*Quoted text*.
You guys wanna see what a monster flat head looks like? A guy got a 70-pounder at a Corps lake in Arkansas! I've posted it on our FB page. 



RangerJulie


----------



## vc1111 (Apr 13, 2004)

I've caught the noble flathead in the Mahoning as recently as last summer. Haven't targeted them this year yet, but now would be a great time.

I also have a picture of one boated on West Branch in my boat about 4 years ago and a friend of mine. Also OGF member, Mac Mac, boated a real horse on West Branch within the last few years.

Flatheads are generally not as prolific as channels and therefore not as easy to catch. They are also not as receptive to anything other than live bait, although they are occasionally known to hit crawlers or cut bait, etc.

It seems that because of their propensity to respond to primarily live bait, along with their finicky nature in general, fewer of them are caught, and as a result, they are not frequently targeted. Because they are not an easy target, I would not stand on one leg waiting for the ODNR to engage in any widespread stocking program. Instead they are usually stumbled upon by someone fishing for some other species...which only further adds to their mystique.

In my opinion, that may be a good thing to a degree. Large flatheads, like pike and musky, are often strung up for nothing more than a photograph...which often kills them.

I have always loved catfishing. The flathead is really something special. I once had the pleasure of targeting them on Santee Cooper where they can grow to legendary lengths. Glad that place isn't closer or I'd probably hurt myself chasing them.


----------

*Data extract*.

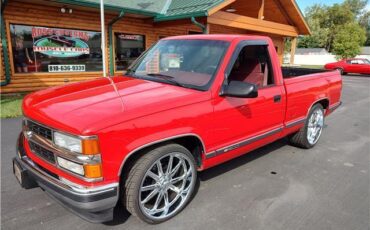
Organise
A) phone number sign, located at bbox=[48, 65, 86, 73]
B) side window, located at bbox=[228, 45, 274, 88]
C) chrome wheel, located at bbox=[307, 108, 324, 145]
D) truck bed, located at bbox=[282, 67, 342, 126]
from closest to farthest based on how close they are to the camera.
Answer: side window, located at bbox=[228, 45, 274, 88], truck bed, located at bbox=[282, 67, 342, 126], chrome wheel, located at bbox=[307, 108, 324, 145], phone number sign, located at bbox=[48, 65, 86, 73]

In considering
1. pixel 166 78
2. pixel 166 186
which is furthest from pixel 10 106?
pixel 166 186

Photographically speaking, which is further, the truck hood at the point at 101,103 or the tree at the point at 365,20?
the tree at the point at 365,20

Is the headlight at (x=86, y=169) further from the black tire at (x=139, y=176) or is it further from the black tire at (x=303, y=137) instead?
the black tire at (x=303, y=137)

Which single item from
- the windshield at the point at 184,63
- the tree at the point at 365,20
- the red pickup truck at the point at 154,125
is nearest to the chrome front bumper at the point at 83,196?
the red pickup truck at the point at 154,125

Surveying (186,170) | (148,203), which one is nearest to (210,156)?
(186,170)

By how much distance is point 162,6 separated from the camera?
39.7 ft

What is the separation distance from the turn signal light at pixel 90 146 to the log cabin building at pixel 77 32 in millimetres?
8205

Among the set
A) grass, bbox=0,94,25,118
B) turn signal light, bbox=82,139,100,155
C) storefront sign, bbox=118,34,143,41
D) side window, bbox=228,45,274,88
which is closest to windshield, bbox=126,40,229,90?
side window, bbox=228,45,274,88

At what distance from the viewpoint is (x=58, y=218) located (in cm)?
287

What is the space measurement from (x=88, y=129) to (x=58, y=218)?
1.29m

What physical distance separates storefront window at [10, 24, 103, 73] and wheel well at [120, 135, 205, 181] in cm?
857

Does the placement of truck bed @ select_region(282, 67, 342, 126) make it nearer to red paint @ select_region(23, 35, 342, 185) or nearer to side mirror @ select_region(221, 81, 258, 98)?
red paint @ select_region(23, 35, 342, 185)

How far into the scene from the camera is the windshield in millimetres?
3201

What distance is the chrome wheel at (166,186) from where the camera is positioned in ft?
9.03
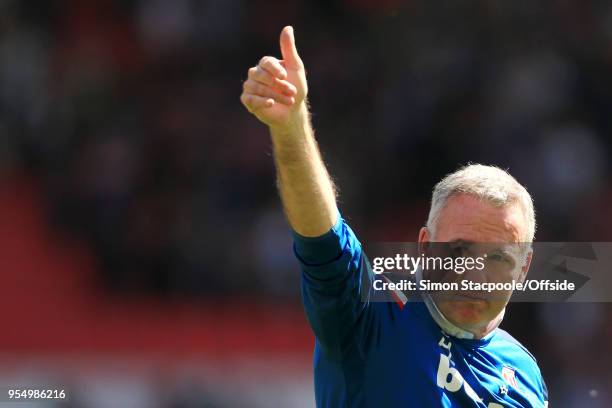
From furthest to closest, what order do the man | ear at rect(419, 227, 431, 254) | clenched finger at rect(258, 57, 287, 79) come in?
1. ear at rect(419, 227, 431, 254)
2. the man
3. clenched finger at rect(258, 57, 287, 79)

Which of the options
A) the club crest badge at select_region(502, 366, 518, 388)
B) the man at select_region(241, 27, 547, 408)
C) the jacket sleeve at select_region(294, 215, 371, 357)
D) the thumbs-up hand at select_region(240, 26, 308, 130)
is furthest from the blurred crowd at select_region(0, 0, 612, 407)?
the thumbs-up hand at select_region(240, 26, 308, 130)

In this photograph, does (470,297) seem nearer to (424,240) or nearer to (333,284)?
(424,240)

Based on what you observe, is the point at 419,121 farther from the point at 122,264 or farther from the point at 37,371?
the point at 37,371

*Problems to solve*.
• a. In the flathead catfish thread, how heavy was the fish caught at a Corps lake in Arkansas?
• b. From the records, copy out the lines starting with the line that contains "How far into" and going on through the line that contains "3. clenched finger at rect(258, 57, 287, 79)", both included, and leave the pictures out.

*Full solutions*.
• a. It weighed 70 pounds.

• b.
How far into the scene from the camera is the windshield in millimetres?
3201

What distance is the chrome wheel at (166,186) from where the camera is positioned in ft?
9.03
From furthest to closest, what order do the man | ear at rect(419, 227, 431, 254) | clenched finger at rect(258, 57, 287, 79) come in?
1. ear at rect(419, 227, 431, 254)
2. the man
3. clenched finger at rect(258, 57, 287, 79)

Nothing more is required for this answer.